Tandem Protein Kinases Emerge as New Regulators of Plant Immunity
Name: Valentyna Klymiuk
Current Position: Postdoctoral researcher, Crop Development Centre and Department of Plant Sciences, University of Saskatchewan, Saskatoon, Canada.
Education: M.S. and Ph.D. degrees in hydrobiology at Donetsk National University, Donetsk, Ukraine; Ph.D. degree in plant genomics and host-parasite interactions at the University of Haifa, Haifa, Israel.
Non-scientific Interest: Hiking, playing piano, cross-stitching.

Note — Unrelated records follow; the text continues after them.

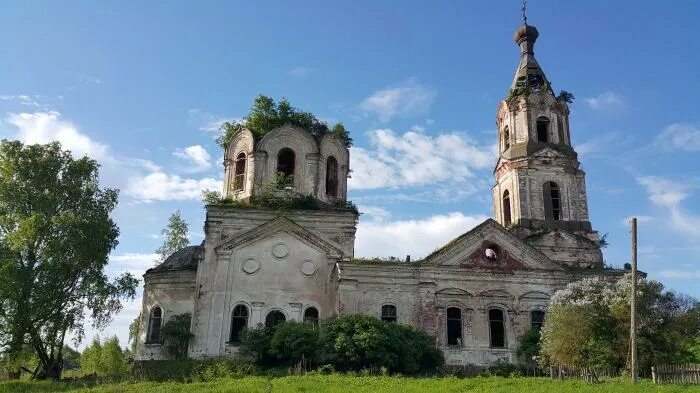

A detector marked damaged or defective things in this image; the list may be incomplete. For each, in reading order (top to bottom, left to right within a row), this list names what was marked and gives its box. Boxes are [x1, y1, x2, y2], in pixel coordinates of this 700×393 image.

broken window [276, 148, 296, 185]
broken window [544, 181, 560, 220]
broken window [230, 302, 249, 342]
broken window [264, 310, 286, 328]
broken window [304, 304, 320, 330]
broken window [380, 304, 396, 322]
broken window [446, 306, 462, 344]
broken window [490, 308, 506, 348]
broken window [532, 310, 548, 330]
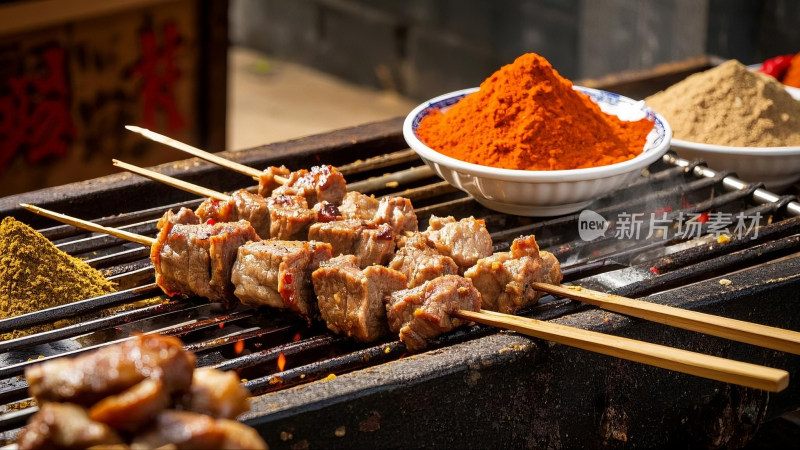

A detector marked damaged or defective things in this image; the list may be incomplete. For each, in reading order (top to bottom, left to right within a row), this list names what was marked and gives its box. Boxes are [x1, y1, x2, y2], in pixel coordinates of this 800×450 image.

rusty grill surface [0, 115, 796, 446]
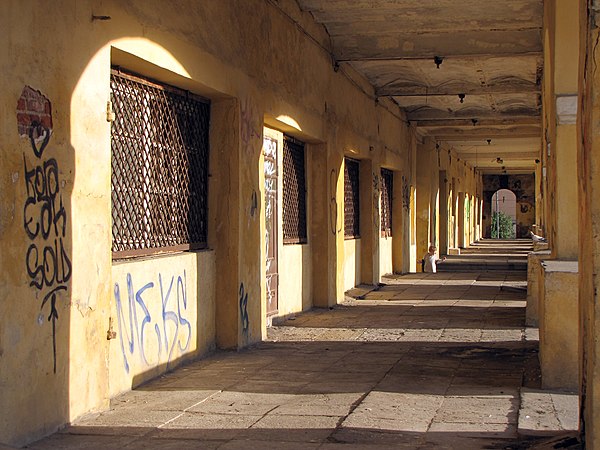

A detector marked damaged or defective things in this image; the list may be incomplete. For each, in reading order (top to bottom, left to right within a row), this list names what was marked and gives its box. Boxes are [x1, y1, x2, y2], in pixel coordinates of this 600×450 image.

rusty metal bars [110, 69, 211, 258]
rusty metal bars [282, 135, 308, 244]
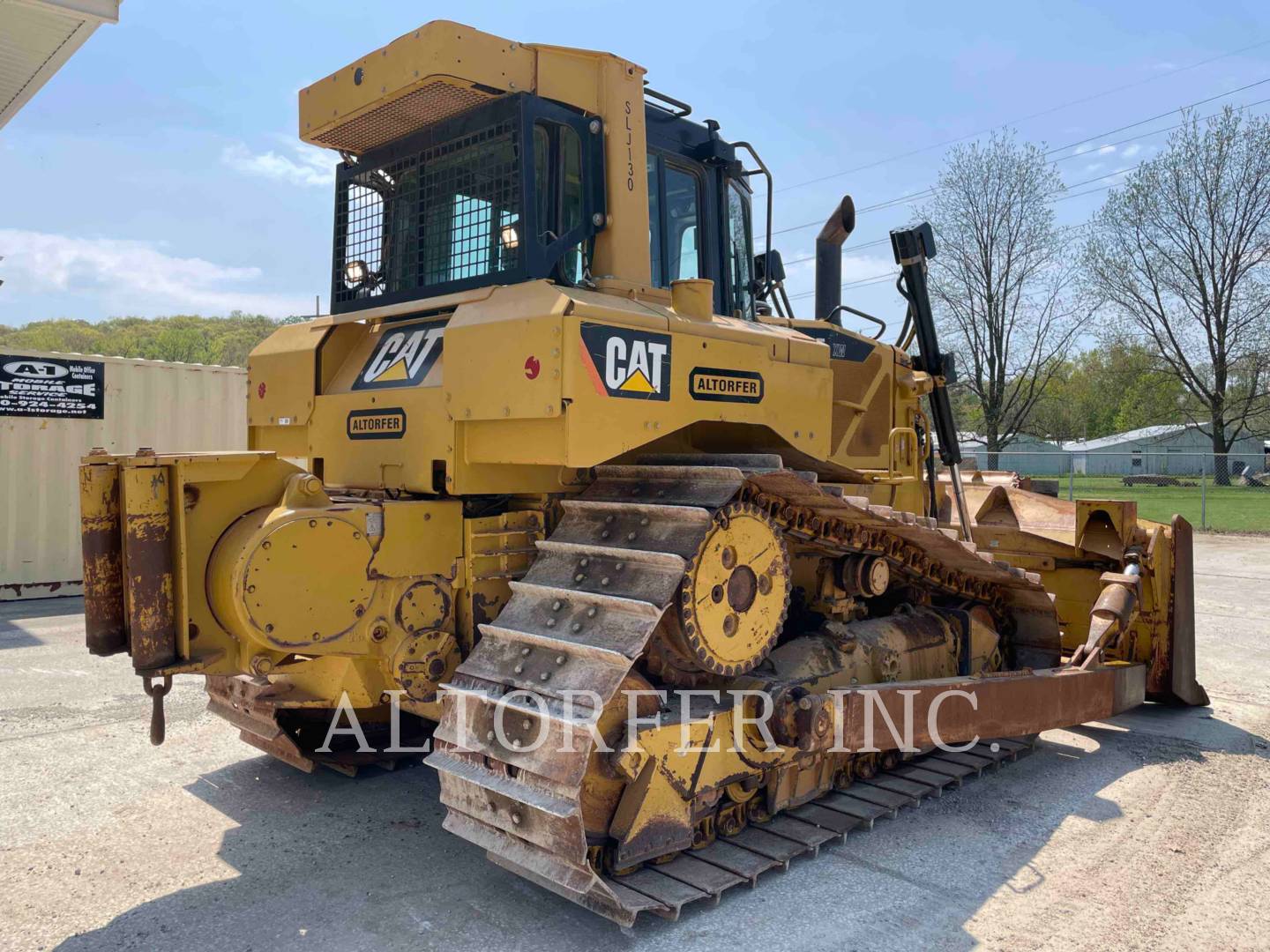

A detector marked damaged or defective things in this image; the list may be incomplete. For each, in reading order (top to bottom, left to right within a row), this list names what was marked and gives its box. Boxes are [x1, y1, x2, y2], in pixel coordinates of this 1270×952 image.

rust on metal [79, 462, 127, 655]
rust on metal [121, 462, 177, 670]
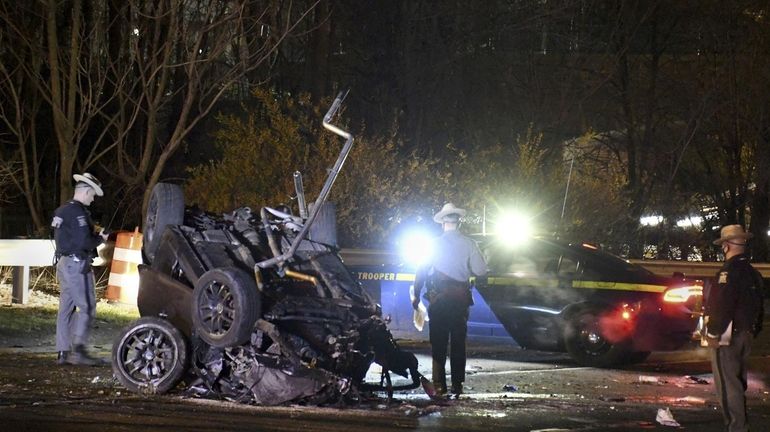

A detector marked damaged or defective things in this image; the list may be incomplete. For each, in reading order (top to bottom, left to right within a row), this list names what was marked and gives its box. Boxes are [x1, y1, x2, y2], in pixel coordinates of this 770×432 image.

shattered car part [111, 91, 428, 404]
overturned car wreck [112, 92, 432, 404]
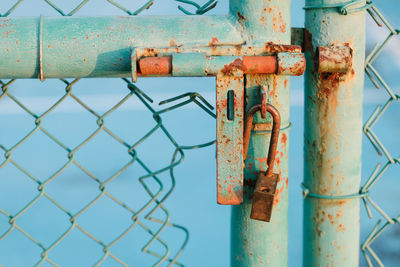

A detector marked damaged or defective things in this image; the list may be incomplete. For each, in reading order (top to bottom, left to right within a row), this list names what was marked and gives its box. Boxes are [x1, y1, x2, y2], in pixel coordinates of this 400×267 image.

rusty padlock [242, 102, 280, 222]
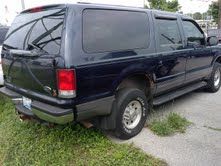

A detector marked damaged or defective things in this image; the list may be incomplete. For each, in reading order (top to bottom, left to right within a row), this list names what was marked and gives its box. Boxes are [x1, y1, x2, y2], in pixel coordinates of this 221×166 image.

cracked asphalt [110, 89, 221, 166]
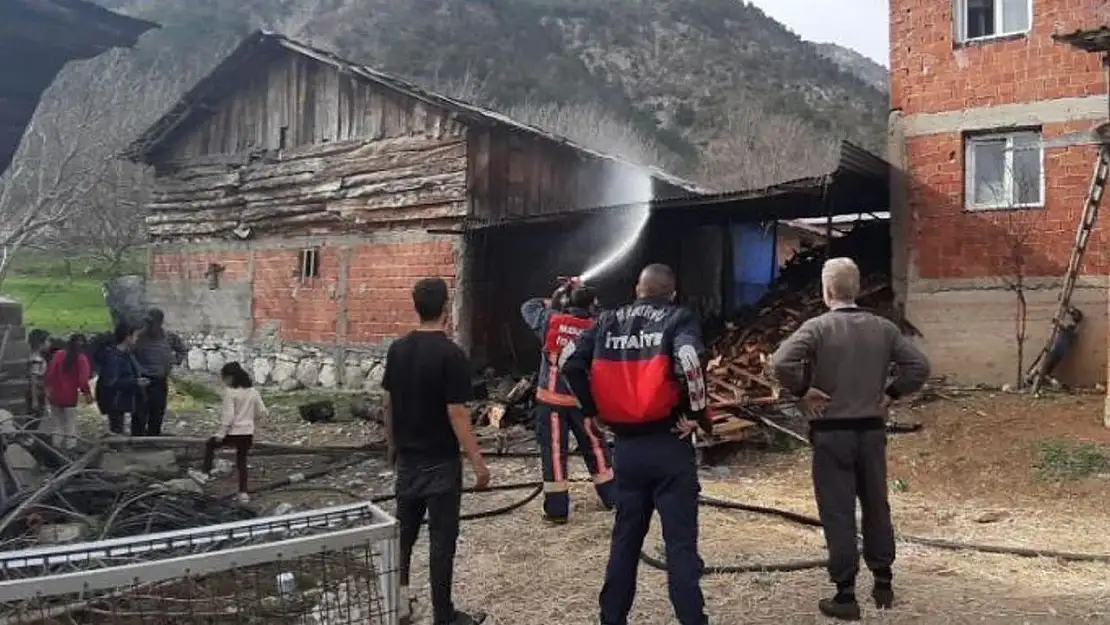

Brief Bio: I obtained my B.S., M.S., and one of two Ph.D. degrees from Donetsk National University, Ukraine. These degrees were in the area of hydrobiology, in which I focused on biodiversity and ecology of microalgae communities of continental salt lakes. Because of my growing interest in genetics and genomics, I decided to continue my studies, and I completed a second Ph.D. degree from the University of Haifa, Israel, where my studies focused on plant genomics and host-parasite interactions. Currently, I am a postdoctoral research fellow studying the genetic basis of disease resistance in wheat and its wild relatives. More specifically, I have studied innate resistance to wheat diseases, with an emphasis on identification, gene cloning, and functional characterization of tandem kinase proteins (TKP). Decades of research on canonical immune receptors, exhibiting nucleotide-binding leucine-rich repeat (NBS-LRR) or receptor-like protein (RLP)/receptor-like kinase (RLK) architectures, have firmed their established role in plant immune response. However, there is a general lack of focus on other receptor types, such as TKPs, and my interest lies in shedding light on the role of this important protein family in plant immune response. Currently, one barley and four wheat TKP genes have been functionally validated, but many more have yet to be discovered because TKPs are widespread and diverse across the plant kingdom. To bring more attention to TKPs and highlight their role in plant immunity, together with other co-authors from this research field, I published a review article in MPMI that provides the first comprehensive summary of information for all functionally validated TKPs. A detailed literature review also allowed us to propose a model of TKP evolution through duplication or fusion event and model of molecular function, in which the pseudokinase domain is suggested to serve as a decoy for pathogen effector, while the kinase domain is essential for downstream signaling. I believe that this work provides a deeper investigation of TKPs and will pave the way for future gene manipulation and synthetic engineering of novel plant resistance genes.